Any further comments?
from(ConfigData.getConfigData().getFtpUrl()
+ "?binary=true&"
+ "recursive=true&"
+ "passiveMode=true&"
+ "ftpClient.bufferSize=10000000&"
+ "localWorkDirectory=" + ConfigData.getConfigData().getLocalTmpDirectory())
.idempotentConsumer(header("CamelFileName"), FileIdempotentRepository.fileIdempotentRepository(new File("data", "repo.dat")))
.to("file:modelFiles")
.log("Downloaded file ${file:name} complete.")
.end();
Stack Trace
2016-03-19 15:27:53,921 [WARN|org.apache.camel.component.file.remote.FtpConsumer|MarkerIgnoringBase] Error processing file RemoteFile[2009-03-25/BioModels_Database-r13-sbml_files.tar.gz] due to File operation failed: null socket closed. Code: 221. Caused by: [org.apache.camel.component.file.GenericFileOperationFailedException - File operation failed: null socket closed. Code: 221]
org.apache.camel.component.file.GenericFileOperationFailedException: File **operation failed: null socket closed. Code: 221**
[...]
Caused by: java.net.SocketException: socket closed
at java.net.SocketInputStream.socketRead0(Native Method)
at java.net.SocketInputStream.read(Unknown Source)
at java.net.SocketInputStream.read(Unknown Source)
at sun.nio.cs.StreamDecoder.readBytes(Unknown Source)
at sun.nio.cs.StreamDecoder.implRead(Unknown Source)
at sun.nio.cs.StreamDecoder.read(Unknown Source)
at java.io.InputStreamReader.read(Unknown Source)
at java.io.BufferedReader.fill(Unknown Source)
at java.io.BufferedReader.read(Unknown Source)

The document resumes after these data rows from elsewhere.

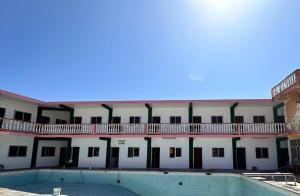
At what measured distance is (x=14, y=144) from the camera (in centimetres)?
1986

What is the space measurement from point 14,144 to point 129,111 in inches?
376

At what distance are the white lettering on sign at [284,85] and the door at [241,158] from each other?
5298 millimetres

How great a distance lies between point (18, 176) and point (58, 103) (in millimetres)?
6503

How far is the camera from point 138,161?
70.3 feet

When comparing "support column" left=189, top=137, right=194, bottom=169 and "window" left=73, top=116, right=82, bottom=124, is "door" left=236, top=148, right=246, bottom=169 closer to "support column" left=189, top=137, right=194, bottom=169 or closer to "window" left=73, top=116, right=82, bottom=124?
"support column" left=189, top=137, right=194, bottom=169

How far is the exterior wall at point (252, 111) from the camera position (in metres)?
20.9

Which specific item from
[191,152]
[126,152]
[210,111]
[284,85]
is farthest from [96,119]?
A: [284,85]

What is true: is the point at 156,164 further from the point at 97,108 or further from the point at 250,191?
the point at 250,191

at org.apache.commons.net.io.CRLFLineReader.readLine(CRLFLineReader.java:58)
at org.apache.commons.net.ftp.FTP.__getReply(FTP.java:314)
at org.apache.commons.net.ftp.FTP.__getReply(FTP.java:294)
at org.apache.commons.net.ftp.FTP.sendCommand(FTP.java:483)
at org.apache.commons.net.ftp.FTP.sendCommand(FTP.java:608)
at org.apache.commons.net.ftp.FTP.cwd(FTP.java:828)
at org.apache.commons.net.ftp.FTPClient.changeWorkingDirectory(FTPClient.java:1128)
at org.apache.camel.component.file.remote.FtpOperations.doChangeDirectory(FtpOperations.java:769)
2016-03-19 12:42:16,068 [WARN|org.apache.camel.component.file.remote.FtpConsumer|MarkerIgnoringBase] Error processing file RemoteFile[2008-12-03/BioModels_Database-r12-sbml_files.tar.gz] due to File operation failed: null Socket Closed. Code: 226. Caused by: [org.apache.camel.component.file.GenericFileOperationFailedException - **File operation failed: null Socket Closed. Code: 226]**
[...]
Caused by: java.net.SocketException: Socket Closed
at java.net.SocketInputStream.socketRead0(Native Method)
at java.net.SocketInputStream.read(Unknown Source)
at java.net.SocketInputStream.read(Unknown Source)
at sun.nio.cs.StreamDecoder.readBytes(Unknown Source)
at sun.nio.cs.StreamDecoder.implRead(Unknown Source)
at sun.nio.cs.StreamDecoder.read(Unknown Source)
at java.io.InputStreamReader.read(Unknown Source)
at java.io.BufferedReader.fill(Unknown Source)
at java.io.BufferedReader.read(Unknown Source)
at org.apache.commons.net.io.CRLFLineReader.readLine(CRLFLineReader.java:58)
at org.apache.commons.net.ftp.FTP.__getReply(FTP.java:314)
at org.apache.commons.net.ftp.FTP.__getReply(FTP.java:294)
at org.apache.commons.net.ftp.FTP.getReply(FTP.java:692)
at org.apache.commons.net.ftp.FTPClient.completePendingCommand(FTPClient.java:1813)
at org.apache.commons.net.ftp.FTPClient._retrieveFile(FTPClient.java:1885)
at org.apache.commons.net.ftp.FTPClient.retrieveFile(FTPClient.java:1845)
at org.apache.camel.component.file.remote.FtpOperations.retrieveFileToStreamInBody(FtpOperations.java:367)
Solution:
As added in Upadete 1, I do not use pollEnrich(). The route cannot be started from a timer now but it works. So I will close the question. I really like the idea of the idempotent consumer (unrelated to the original question).
Don't forget that a pollEnrich delete the oldExchange and keep the newExchange.
So you don't want to do a from("ftp").pollEnrich("timer") but a from("timer").pollEnrich("ftp").
See the Solution at the end of the question.